Exercise prompt – Can you find each line below that contains the word "background" and copy it out in full? Case counts when matching.

Exercise materials –

########

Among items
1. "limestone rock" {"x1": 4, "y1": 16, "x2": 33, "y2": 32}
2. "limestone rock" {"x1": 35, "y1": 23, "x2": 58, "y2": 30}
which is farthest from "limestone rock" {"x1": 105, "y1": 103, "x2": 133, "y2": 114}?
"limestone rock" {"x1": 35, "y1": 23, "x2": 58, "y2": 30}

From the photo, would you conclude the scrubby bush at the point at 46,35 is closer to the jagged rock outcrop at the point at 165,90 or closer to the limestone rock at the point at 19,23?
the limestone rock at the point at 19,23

########

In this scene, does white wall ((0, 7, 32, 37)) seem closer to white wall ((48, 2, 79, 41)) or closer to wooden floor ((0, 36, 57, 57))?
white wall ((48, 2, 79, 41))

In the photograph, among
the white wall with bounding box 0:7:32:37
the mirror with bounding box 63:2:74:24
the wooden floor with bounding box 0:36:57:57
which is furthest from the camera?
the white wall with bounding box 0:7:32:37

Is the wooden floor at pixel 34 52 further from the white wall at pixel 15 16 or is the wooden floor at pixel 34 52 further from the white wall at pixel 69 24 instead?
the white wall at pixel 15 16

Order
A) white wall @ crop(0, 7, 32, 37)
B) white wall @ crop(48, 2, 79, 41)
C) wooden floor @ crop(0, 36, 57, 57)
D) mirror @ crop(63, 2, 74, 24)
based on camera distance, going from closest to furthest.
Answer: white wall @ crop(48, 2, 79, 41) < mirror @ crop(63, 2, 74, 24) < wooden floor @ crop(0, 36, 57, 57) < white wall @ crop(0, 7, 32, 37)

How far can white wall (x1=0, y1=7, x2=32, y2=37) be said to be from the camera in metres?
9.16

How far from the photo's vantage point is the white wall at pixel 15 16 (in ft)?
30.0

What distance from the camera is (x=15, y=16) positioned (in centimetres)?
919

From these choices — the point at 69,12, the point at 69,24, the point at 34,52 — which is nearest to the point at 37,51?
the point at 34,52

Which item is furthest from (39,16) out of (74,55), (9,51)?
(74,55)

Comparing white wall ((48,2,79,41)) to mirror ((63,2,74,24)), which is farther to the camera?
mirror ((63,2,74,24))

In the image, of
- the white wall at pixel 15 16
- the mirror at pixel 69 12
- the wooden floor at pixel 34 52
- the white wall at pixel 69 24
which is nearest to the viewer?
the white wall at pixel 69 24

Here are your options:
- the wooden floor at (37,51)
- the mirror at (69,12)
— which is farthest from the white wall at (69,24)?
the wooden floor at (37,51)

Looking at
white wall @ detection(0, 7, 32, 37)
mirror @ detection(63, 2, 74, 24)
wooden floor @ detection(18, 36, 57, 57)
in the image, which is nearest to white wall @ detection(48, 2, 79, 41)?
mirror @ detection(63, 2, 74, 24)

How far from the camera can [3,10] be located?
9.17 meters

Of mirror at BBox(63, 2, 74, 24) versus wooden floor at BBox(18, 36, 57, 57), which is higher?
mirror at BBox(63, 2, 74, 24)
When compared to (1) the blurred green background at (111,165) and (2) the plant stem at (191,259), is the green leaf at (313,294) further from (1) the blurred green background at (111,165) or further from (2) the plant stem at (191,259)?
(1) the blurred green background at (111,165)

########

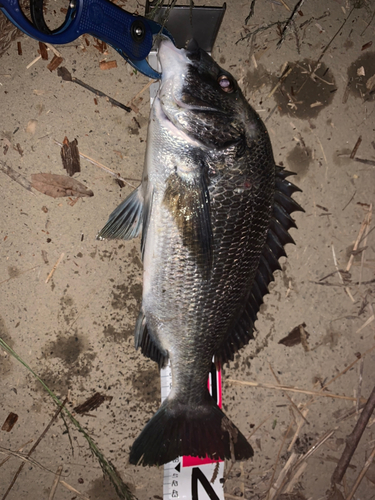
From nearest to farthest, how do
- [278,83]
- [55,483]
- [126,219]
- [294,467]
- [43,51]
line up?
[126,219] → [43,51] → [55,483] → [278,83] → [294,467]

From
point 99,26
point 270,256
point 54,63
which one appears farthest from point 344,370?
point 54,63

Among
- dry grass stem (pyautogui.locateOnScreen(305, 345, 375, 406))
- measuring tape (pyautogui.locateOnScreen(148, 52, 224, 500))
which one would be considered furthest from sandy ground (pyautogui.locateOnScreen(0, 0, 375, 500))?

########

Task response –
When compared to (1) the blurred green background at (111,165) and (2) the plant stem at (191,259), is the green leaf at (313,294) further from (1) the blurred green background at (111,165) or further from (2) the plant stem at (191,259)?
(1) the blurred green background at (111,165)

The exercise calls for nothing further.